══ TEXTE ══

Les années 2010 : Leonardo DiCaprio, caméléon, sélectif et enfin oscarisé

Jonathan Fanara Responsable des pages Littérature, Essais & Bandes dessinées et des actualités DVD/bluray

Est-ce sa décennie ? Leonardo DiCaprio s’est trouvé deux illustres façonniers en la personne de Martin Scorsese et Quentin Tarantino. Il a enfin été oscarisé après des années de frustrations et d’espoirs déçus. Il s’est accompli – un peu plus – en tant que comédien, tout en marquant le cinéma – un peu plus – de son empreinte.

Leonardo DiCaprio n’a pas attendu la décennie 2010-2020 pour se faire un nom, mais il a indubitablement changé de dimension au cours de ces années-là. La formule est vague et ne rend pas forcément justice au talent qui était déjà le sien à l’époque de Blessures secrètes – il avait alors dix-neuf ans et donnait la réplique à Robert De Niro, son acteur favori – ou de Titanic – il avait alors vingt-trois ans et était adulé par des hordes de fans, surtout féminines. Mais le comédien américain est devenu plus sélectif et a décidé de lier son destin à celui de cinéastes de la trempe de Martin Scorsese et de Quentin Tarantino. Depuis Gangs of New York (2002) et Django Unchained (2012), « Leo » est en effet devenu l’acteur fétiche de ces deux monstres sacrés de Hollywood. Pour la petite histoire, Tarantino avait déjà envisagé de collaborer avec lui à l’occasion d’Inglourious Basterds, avant d’opter pour le germanophone Christoph Waltz. Cette année, c’est chez l’architecte de Pulp Fiction qu’on l’a aperçu (Once Upon a Time… in Hollywood), mais on devrait le revoir dès l’an prochain auprès du réalisateur de Taxi Driver, dans l’attendu Killers of the Flower Moon.

═══
══ DONNÉES ══

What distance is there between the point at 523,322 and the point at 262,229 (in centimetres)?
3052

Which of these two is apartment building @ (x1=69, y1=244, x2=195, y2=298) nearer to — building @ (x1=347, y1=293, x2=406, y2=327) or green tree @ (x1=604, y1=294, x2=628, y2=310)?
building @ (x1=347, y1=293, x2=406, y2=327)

═══

▸ **CONSIGNES À SUIVRE**
A: Indiquez par oui ou par non si chacune des affirmations suivantes concorde avec l’article sur Leonardo DiCaprio, en citant mot pour mot les termes de l’article qui le montrent. (i) DiCaprio avait dix-neuf ans à l’époque de Blessures secrètes. (ii) Tarantino a finalement retenu DiCaprio pour Inglourious Basterds. (iii) Robert De Niro est l’acteur favori de DiCaprio.
B: Recopiez fidèlement le passage de l’article sur Leonardo DiCaprio qui commence aux mots « Les années 2010 : Leonardo » et s’arrête après les mots « de son empreinte. ».
C: Donnez la suite de l’article consacré à Leonardo DiCaprio en reprenant après sa dernière phrase.

▸ **RÉPONSES AUX CONSIGNES**
A:
(i) Oui : « il avait alors dix-neuf ans »
(ii) Non : « avant d’opter pour le germanophone Christoph Waltz »
(iii) Oui : « donnait la réplique à Robert De Niro, son acteur favori »

B:
Les années 2010 : Leonardo DiCaprio, caméléon, sélectif et enfin oscarisé

Jonathan Fanara Responsable des pages Littérature, Essais & Bandes dessinées et des actualités DVD/bluray

Est-ce sa décennie ? Leonardo DiCaprio s’est trouvé deux illustres façonniers en la personne de Martin Scorsese et Quentin Tarantino. Il a enfin été oscarisé après des années de frustrations et d’espoirs déçus. Il s’est accompli – un peu plus – en tant que comédien, tout en marquant le cinéma – un peu plus – de son empreinte.

C:
Le début de la décennie 2010 sonne comme une consécration pour Leonardo DiCaprio. Dans Django Unchained, il joue un propriétaire terrien esclavagiste et sadique, un réac de la pire espèce dénué de toute morale, capable d’obliger des Noirs à se battre à mort pour son seul plaisir. Pendant un long monologue, il s’entaille profondément la main sur un morceau de verre, mais continue la prise comme si de rien n’était. Une performance majuscule qui lui vaut notamment une nomination aux Golden Globes. Les Oscars, en revanche, continuent de le bouder. Et ça commence à se voir. Jusqu’au moment de son sacre en 2016 pour son rôle dans The Revenant – ironiquement, c’est Alejandro González Iñárritu qui lui donnera son rôle à statuette –, « Leo » a connu une suite ininterrompue de vexations : des oublis – Titanic, Les Infiltrés, Inception – ou des nominations ponctuées par un échec – Le Loup de Wall Street, Aviator, Blood Diamond. Au point d’ailleurs que tout cela vire à la ritournelle : chaque année ou presque, les journalistes, généralistes comme spécialisés, se demandent si DiCaprio reviendra une fois encore bredouille de la cérémonie des Oscars, ou regrettent en chœur son palmarès. Exemples : « DiCaprio le maudit » (Le Figaro, mars 2014), « Le Web pleure la défaite de Leonardo DiCaprio aux Oscars » (L’Express, mars 2014), « Leonardo DiCaprio snobé par les Oscars… » (20 minutes, février 2014), « Leonardo DiCaprio et l’Oscar maudit » (Midi Libre, janvier 2016), « Oscars, César, pourquoi ils ne l’auront jamais » (L’Express, février 2012), etc.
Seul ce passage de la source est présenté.